Most journals I've looked at actually specifically allow you to make either the paper itself or the "preprint analogue" (ie. same content as printed but not the actual final PDF generated by the journal) available on your personal web pages. And if a journal that disallow it would really start to crack down on people offering their own papers on their site or make available via email, that is a journal that could quickly find itself without contributors.

For looking at what's done in a specific subfield, the reality is that any one specific paper is only rarely critical. Whatever result or development you're looking for, chances are there's several papers - review papers as well as papers expanding or clarifying the original results - that could be used for reference or learning. And for any significant results, in practice the authors themselves will have several papers (journal paper, a conference proceeding, a review paper of their own) dealing with it. And in those rare cases when a paper truly is singular, it's likely so well known and widespread you need look no further than your colleague one desk over to get a copy.

I just wish that more authors would stick their publications up on their lab website, and to hell with the journals policy on this. I've always done this with my papers and I don't actually think there's ever really going to be a crackdown on this from publishers.

I have actually recovered an entire published book (that was a compendium of papers) from the authors website, and it saved me $160 in the process.

This online PubMed tutorial appeared in one of my RSS feeds at the same time as a number of posts pointing to this series. I thought it might be of interest/use to readers here.

Dogged persistence gets you about 90% of what you want. As stated above Google scholar gets you quite a bit, particularly if you use the "cited by", "All # versions", "Related articles", "web search" options to the hilt.

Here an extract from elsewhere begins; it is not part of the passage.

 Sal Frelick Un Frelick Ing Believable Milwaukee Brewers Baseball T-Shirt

Sometimes Google scholar gets you the title but not the pdf, but then searching regular google, yahoo, or clusty.com does. Keep going back to google scolar as you find titles and authors with other search engines.

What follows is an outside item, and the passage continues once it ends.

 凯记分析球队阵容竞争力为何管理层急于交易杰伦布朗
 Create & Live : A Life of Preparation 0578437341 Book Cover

Janne's right about that one paper just out of reach, you can usually get the same information published in a previous paper, conference proceedings or by a coauthor, but it's damn frustrating.

www.scirus.com/ is good. Do the same thing there: bark up EVERY tree.

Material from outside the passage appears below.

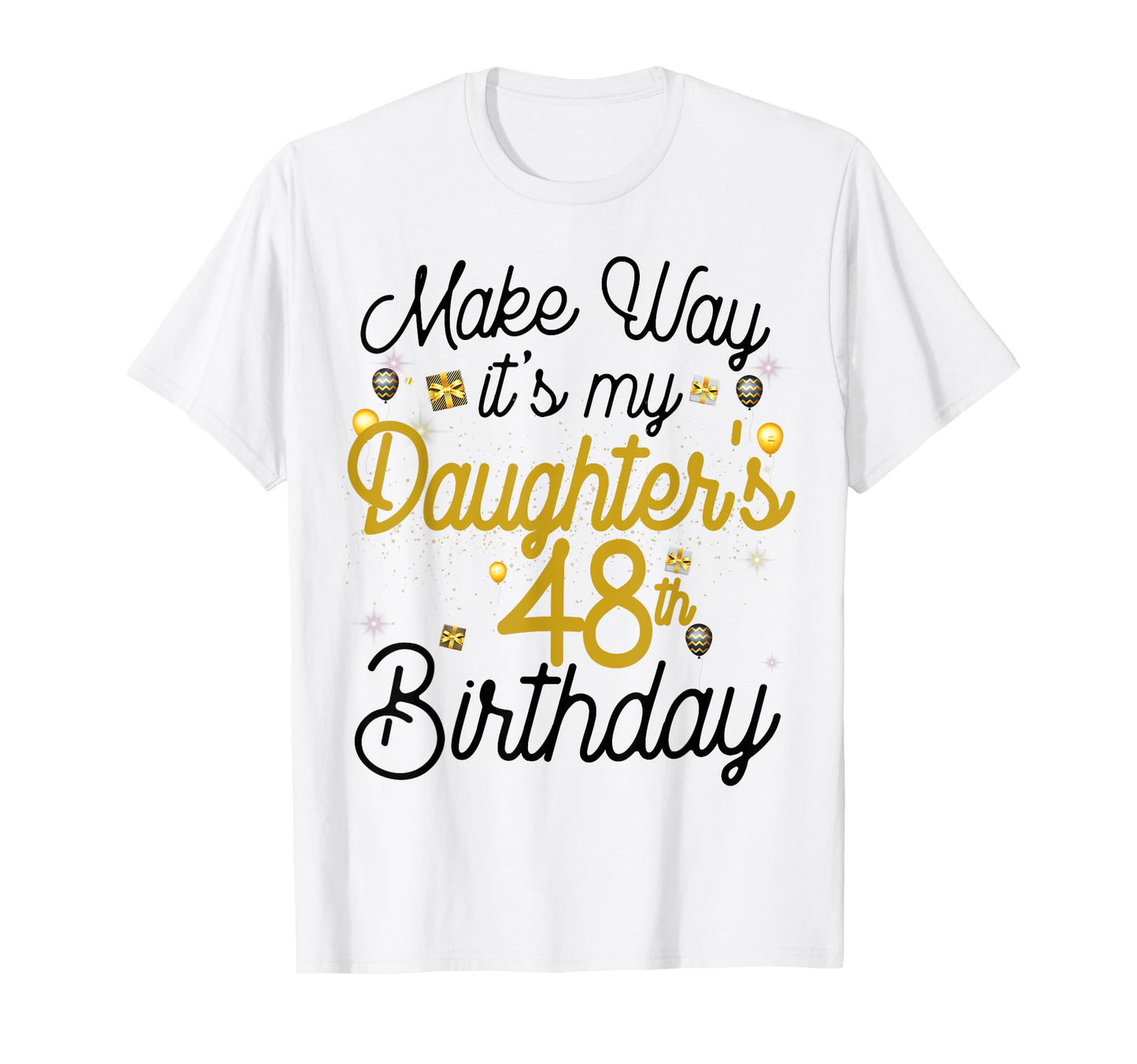 48 Year Old Birthday Its My T-Shirt - Casual Everyday Wear Men Women - T-Shirt, Sweatshirt, Hoodie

Look up the author's web page, his/her department's pages, grad student's pages and papers and the papers, web pages of co-authors. Search last name, initials / initials last name / full name / last name only.

Try as many search keywords and keyword combinations as you can think of, and pick up more by looking at the abstracts and keywords from related articles.

The The Smithsonian/NASA Astrophysics Data System at: http://adsabs.harvard.edu/index.html has a surprising amount of biology titles.

Go to relevant journals, they almost always let you have the abstracts and often they'll have a few articles for free.

Your local public library will be hooked up to WorldCat and probably a few other useful sources. They will also probably use interlibrary loan.

If you can get to ISI or SCOPUS through work or a university library, you can cover a lot of ground in a short time.

If you have access to a subscription to an abstracting service such as Silver Platter or Cambridge Scientific Abstracts, exhaust them. Also if you can set up a Z39.50 client connection with bibliographic software such as EndNote or ProCite, do so - you can search faster and organize the results easier.

Use bibliographic software while you search, not later. Use a naming convention for the pdfs that you download, before you lose track. I usually use "principle author_secondary author space yearyear" if there's overlap, you can add a, b, c to the title.

KEEP AT IT. Worry the search like a dog worries a bone.